Recently, Treasury Secretary Scott Bessent stood at the White House briefing room and held up a $250 bill with Donald Trump’s face on it. It is currently illegal to put a living person on US currency. They designed it anyway.
This is the most honest thing the Trump administration has ever produced.
The Monopoly man has always been a rich guy who plays with money that doesn’t mean anything to him. Trump’s face on a $250 bill is the same image, made official. A man in a suit, on novelty currency, presiding over an economy where $250 doesn’t buy a family’s weekly groceries.
Consider the denominations already in circulation. Benjamin Franklin on the hundred — diplomat, inventor, founding father. Abraham Lincoln on the five — saved the Union, ended slavery. Now Donald Trump on the two-fifty — the man whose Atlantic City casino empire filed for bankruptcy three times, in 2004, 2009, and 2014. More bankruptcies than any other major business in America. While his companies collapsed, he collected millions in salary and bonuses. The burden fell on investors and workers.

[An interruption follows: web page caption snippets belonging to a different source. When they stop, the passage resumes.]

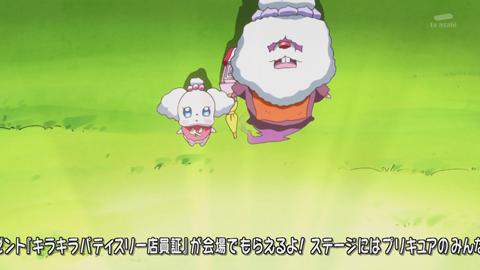 キラキラプリキュアアラモード第22話-889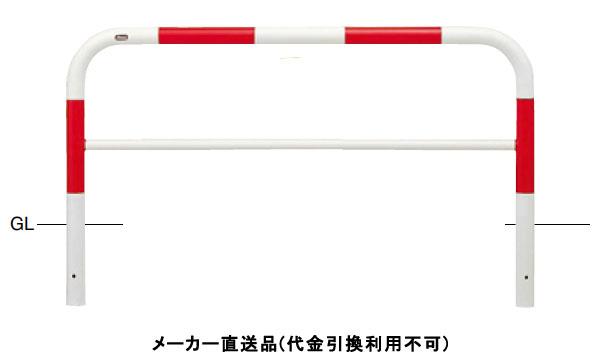 サンポール アーチ 固定式 車止めポール 直径60.5mm W1500×H650 赤白 スチール製 メーカー直送 FAH-7U15-650(RW)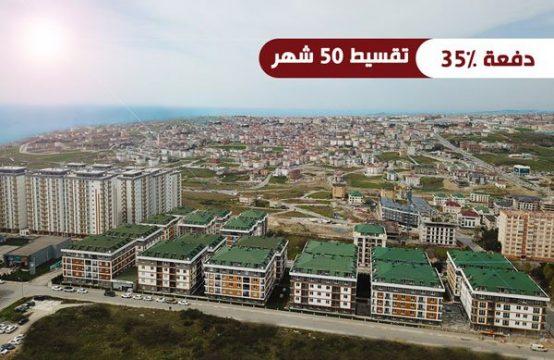 شقق للبيع في اسطنبول &#8211&#x3B; بيلك دوزو (مشروع -PR100)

He took the casino — the one business designed to be impossible to lose money in — and bankrupted it. Multiple times. Then had it demolished with three thousand sticks of dynamite. That face is going on your money.
Meanwhile the administration that designed this bill also gutted Medicaid for millions of Americans, passed tax cuts for billionaires, and is watching egg prices eat what’s left of working family budgets. The $250 bill is not legal tender yet. But the people it will be handed to already know what Trump’s financial judgment is worth.
Monopoly money is fine for the board game. The problem is we’re all living in it.